Viviani lancia il suo programma «Tassa di soggiorno? Per ora no»

20 Febbraio 2018

Alba Adriatica, l’ex Pd accelera e ormai si comporta da candidato sindaco con la sua lista civica «Prima il rilancio del turismo grazie anche alla creazione di un vero e proprio ente manifestazioni»

ALBA ADRIATICA. Gabriele Viviani propone la sua idea di “Polis del turismo” in vista delle elezioni comunali e frena sulla tassa di soggiorno: «Alba Adriatica deve prima tornare competitiva nel mercato turistico, solo a quel punto si può introdurre l’imposta. La nuova amministrazione, quindi, deve razionalizzare le spese e tagliare gli sprechi per avere risorse da investire fin da subito nella riqualificazione del territorio e della sua immagine turistica. La tassa può quindi aspettare».
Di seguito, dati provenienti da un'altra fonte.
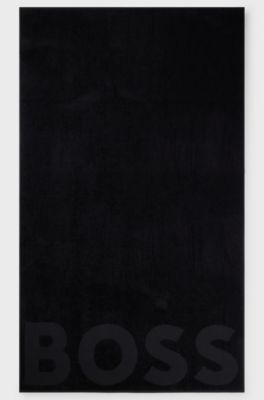 Cotton bath sheet with logo and signature-stripe strap, Dark Grey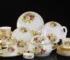 Elegant bone china dinnerware set with plates, bowls, and soup spoons on a wooden table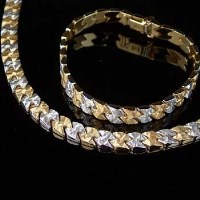 Lot 160 - 18ct white and yellow gold fancy link necklace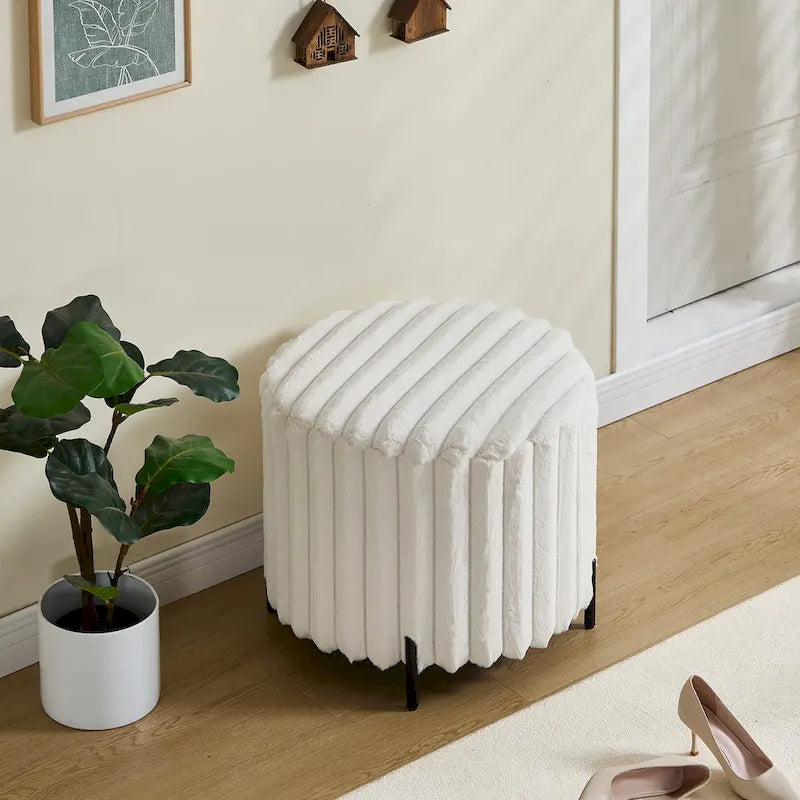 Pouf rond tapissé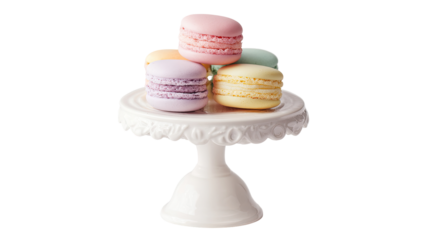 Delicate macarons on a small white pedestal stand.  Pastel colored macarons in a stack rest atop a decorative, scalloped, white cake stand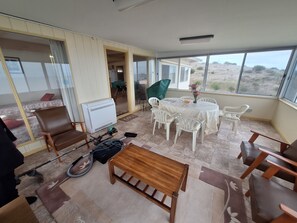A room with a large window, a table with chairs, a wooden bench, a radiator, and a vacuum cleaner.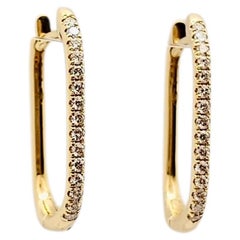 Pendientes elípticos de oro amarillo de 18 quilates y diamantes de 0,32 quilates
Il messaggio è chiaro e ha come destinatarie soprattutto le associazioni turistiche cittadine, che da anni si dividono sul tema della gabella. Ma al fronte frastagliato e talvolta spaccato delle associazioni cittadine, il possibile candidato sindaco con Etica per Alba lancia un'altra proposta particolare, questa volta sul tema altrettanto delicato degli eventi estivi: "«Un tessuto urbano, dotato di un nuovo regolamento comunale e difeso da una governance evidente, deve dotarsi di un ente manifestazioni plurale, privo di conflitti di interessi e proiettato alla costruzione continua di un cartellone degli eventi che abbiano l’ambizione di “essere tendenza” nell’offerta turistica adriatica e non banali imitazioni». Come pensato da Viviani e dal suo gruppo, l’ente manifestazioni avrebbe più responsabilità dalla commissione creata dall’amministrazione Piccioni negli anni scorsi: non solo compiti di controllo e valutazione degli eventi, infatti, ma coordinamento diretto, sotto la guida di esperti del settore.
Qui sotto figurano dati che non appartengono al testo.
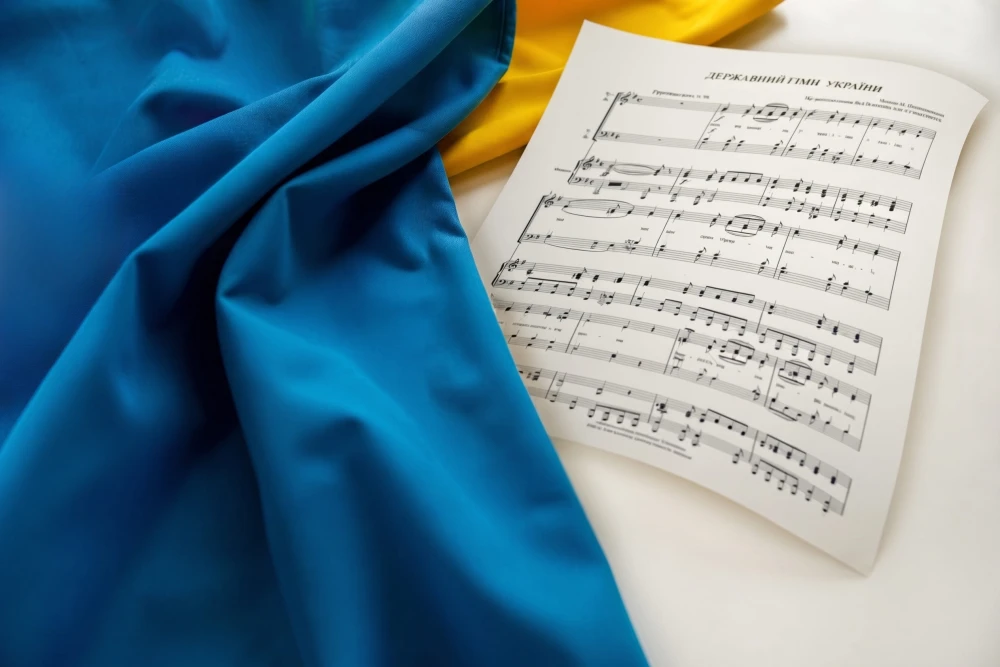 Sheet music of the Ukrainian national anthem on a blue-yellow flag background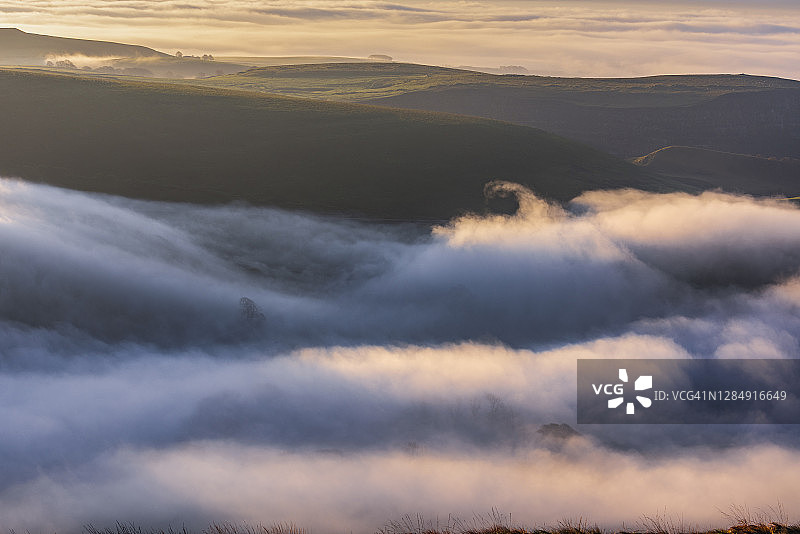 日出，德比郡山谷，皮克区，雾层。英国图片素材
Ma Viviani, che sta accelerando per la propria candidatura in questa fase di stallo politico dei partiti alle prese con le elezioni nazionali, torna a parlare anche della riqualificazione del territorio: «La linea costiera ha bisogno di interventi qualificati e non determinati dalle sole urgenze: tutela della qualità delle acque e dell’arenile (superficie ghiaiosa in progressiva estensione) partendo da un risanamento rigoroso del bacino-idrografico del torrente Vibrata; affrontare il problema dell’erosione chiamando in causa la grande assente di questi anni, la Regione Abruzzo, che deve farsi carico di un piano di studio e di una strategia di intervento sulla macro-zona. Il lungomare, invece, non deve essere più solo una via di transito tra più luoghi che offrono iniziative isolate, mentre è necessario individuare un punto focale, una “Sirenetta” iconica, in grado di fissare un patrimonio emotivo con funzione anche promozionale. Riqualificazione necessaria, infine, anche per le vie d’accesso ad Alba Adriatica, dal casello, alla Statale Adriatica e la stazione».